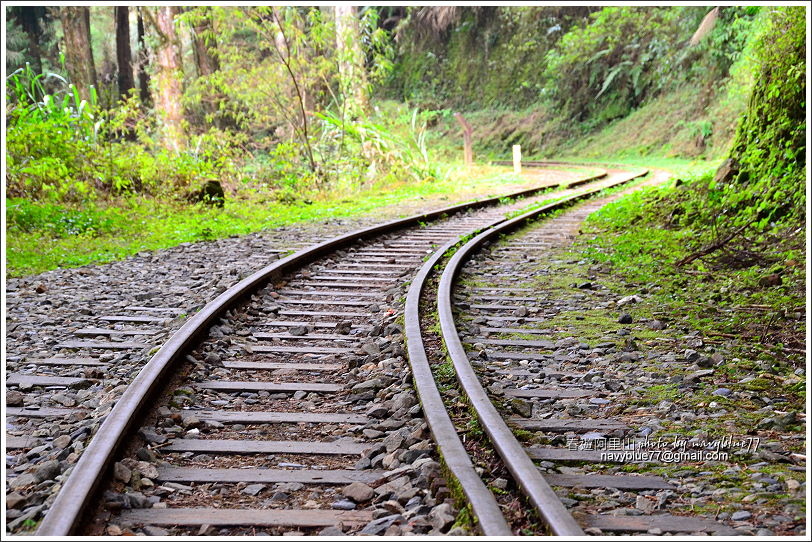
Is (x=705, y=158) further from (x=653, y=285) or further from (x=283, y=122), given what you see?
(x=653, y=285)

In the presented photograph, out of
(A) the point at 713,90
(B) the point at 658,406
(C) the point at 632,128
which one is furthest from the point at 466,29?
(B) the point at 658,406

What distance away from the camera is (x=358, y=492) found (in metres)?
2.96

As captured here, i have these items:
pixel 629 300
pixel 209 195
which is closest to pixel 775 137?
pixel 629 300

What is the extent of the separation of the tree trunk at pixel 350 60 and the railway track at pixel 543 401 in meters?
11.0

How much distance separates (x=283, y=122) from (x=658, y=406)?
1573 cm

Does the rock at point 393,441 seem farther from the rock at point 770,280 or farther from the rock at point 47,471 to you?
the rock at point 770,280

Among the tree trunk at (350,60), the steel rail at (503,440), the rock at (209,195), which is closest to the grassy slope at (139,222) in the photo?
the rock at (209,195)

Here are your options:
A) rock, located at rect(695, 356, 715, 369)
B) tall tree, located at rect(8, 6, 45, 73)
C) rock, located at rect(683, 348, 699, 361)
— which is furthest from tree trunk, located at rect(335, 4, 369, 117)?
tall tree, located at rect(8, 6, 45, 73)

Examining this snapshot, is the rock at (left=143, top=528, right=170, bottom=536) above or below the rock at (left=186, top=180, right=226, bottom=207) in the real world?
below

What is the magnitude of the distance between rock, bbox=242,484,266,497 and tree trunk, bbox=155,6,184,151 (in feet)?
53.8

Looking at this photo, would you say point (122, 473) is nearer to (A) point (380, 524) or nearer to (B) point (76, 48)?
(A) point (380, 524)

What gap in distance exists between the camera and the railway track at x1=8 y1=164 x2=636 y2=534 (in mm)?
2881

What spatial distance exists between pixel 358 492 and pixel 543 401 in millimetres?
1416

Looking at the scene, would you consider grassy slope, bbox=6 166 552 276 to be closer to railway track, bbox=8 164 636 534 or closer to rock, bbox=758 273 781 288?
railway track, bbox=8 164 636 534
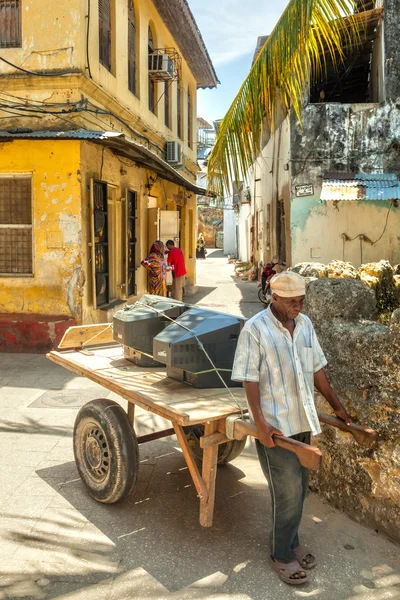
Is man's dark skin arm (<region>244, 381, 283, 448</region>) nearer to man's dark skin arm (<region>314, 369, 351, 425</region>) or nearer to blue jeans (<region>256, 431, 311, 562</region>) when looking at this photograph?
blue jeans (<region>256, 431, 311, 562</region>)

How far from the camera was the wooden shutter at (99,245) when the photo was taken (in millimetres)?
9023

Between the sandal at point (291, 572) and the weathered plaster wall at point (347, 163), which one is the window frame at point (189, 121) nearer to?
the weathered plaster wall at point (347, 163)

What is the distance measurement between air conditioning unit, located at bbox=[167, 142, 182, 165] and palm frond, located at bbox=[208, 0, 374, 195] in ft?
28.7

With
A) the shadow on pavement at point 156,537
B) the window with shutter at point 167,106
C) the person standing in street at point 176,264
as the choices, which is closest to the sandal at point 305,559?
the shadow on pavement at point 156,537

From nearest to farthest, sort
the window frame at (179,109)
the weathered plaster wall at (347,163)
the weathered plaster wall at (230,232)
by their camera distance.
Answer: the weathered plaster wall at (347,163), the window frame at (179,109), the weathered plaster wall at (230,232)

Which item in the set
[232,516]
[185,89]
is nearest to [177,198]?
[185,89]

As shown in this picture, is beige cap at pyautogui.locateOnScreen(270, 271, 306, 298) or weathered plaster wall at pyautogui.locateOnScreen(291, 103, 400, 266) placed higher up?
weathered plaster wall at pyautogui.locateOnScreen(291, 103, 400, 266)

□ □ □

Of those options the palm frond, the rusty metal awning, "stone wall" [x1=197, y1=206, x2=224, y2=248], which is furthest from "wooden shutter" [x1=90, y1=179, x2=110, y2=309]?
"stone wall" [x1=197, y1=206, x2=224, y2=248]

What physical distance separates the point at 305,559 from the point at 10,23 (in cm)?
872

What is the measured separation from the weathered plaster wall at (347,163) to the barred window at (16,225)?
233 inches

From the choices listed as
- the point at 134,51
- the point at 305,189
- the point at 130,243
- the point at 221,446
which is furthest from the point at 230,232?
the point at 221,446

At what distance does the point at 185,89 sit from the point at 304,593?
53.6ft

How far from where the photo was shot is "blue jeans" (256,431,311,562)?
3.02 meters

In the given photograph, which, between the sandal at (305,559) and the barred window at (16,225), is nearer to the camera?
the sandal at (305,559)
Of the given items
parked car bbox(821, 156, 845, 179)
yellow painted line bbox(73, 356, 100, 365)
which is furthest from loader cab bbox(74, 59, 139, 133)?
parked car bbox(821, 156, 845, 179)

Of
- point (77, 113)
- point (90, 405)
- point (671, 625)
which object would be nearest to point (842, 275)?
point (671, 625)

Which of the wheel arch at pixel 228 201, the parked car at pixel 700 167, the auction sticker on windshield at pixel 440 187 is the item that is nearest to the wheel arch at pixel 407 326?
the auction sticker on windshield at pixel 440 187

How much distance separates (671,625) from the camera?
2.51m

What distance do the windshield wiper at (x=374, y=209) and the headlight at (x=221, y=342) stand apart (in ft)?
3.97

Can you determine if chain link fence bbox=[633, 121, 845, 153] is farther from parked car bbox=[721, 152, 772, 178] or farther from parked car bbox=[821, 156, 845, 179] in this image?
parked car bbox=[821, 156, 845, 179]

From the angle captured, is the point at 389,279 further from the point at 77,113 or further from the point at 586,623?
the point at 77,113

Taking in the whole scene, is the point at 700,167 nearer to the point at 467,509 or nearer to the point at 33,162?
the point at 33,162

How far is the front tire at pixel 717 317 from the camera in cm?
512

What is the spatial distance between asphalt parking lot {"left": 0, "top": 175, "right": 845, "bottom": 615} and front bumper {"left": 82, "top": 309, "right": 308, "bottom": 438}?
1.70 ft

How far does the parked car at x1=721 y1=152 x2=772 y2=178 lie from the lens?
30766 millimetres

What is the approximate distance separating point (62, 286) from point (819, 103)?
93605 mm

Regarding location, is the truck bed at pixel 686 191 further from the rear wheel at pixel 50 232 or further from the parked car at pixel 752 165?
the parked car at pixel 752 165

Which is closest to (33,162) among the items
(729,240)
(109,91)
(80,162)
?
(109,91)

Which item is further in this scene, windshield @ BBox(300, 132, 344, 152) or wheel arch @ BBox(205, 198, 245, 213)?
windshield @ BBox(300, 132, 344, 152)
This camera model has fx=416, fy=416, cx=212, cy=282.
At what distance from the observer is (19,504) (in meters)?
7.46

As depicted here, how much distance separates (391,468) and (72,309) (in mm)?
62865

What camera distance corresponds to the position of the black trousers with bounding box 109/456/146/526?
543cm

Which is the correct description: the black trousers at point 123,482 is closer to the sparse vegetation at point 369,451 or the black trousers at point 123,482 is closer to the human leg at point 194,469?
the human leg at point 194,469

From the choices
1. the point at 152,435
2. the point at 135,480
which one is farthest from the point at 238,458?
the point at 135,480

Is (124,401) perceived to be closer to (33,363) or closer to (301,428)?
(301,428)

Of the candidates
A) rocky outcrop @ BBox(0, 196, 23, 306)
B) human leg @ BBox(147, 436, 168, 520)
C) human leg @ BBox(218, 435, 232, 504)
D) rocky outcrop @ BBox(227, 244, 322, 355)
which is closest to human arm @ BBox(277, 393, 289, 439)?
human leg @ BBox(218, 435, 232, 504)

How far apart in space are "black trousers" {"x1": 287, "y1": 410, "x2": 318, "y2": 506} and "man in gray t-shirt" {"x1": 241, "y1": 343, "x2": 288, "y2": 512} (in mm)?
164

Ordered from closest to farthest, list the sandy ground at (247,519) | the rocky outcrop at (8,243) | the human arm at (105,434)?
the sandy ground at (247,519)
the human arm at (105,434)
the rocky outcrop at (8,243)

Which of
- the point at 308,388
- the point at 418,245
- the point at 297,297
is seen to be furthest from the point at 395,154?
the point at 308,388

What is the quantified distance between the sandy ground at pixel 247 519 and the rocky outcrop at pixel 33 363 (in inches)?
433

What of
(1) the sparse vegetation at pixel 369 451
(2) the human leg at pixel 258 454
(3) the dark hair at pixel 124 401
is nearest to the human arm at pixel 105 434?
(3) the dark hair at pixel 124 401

□ □ □

## PROBLEM DETAILS
Filter the records above, copying out every line that contains the string "inches"; the match is case-sensitive.

## RESPONSE BELOW
233 inches
What is the quantified distance between the sandy ground at pixel 247 519 and the rocky outcrop at pixel 33 363 (in inches)?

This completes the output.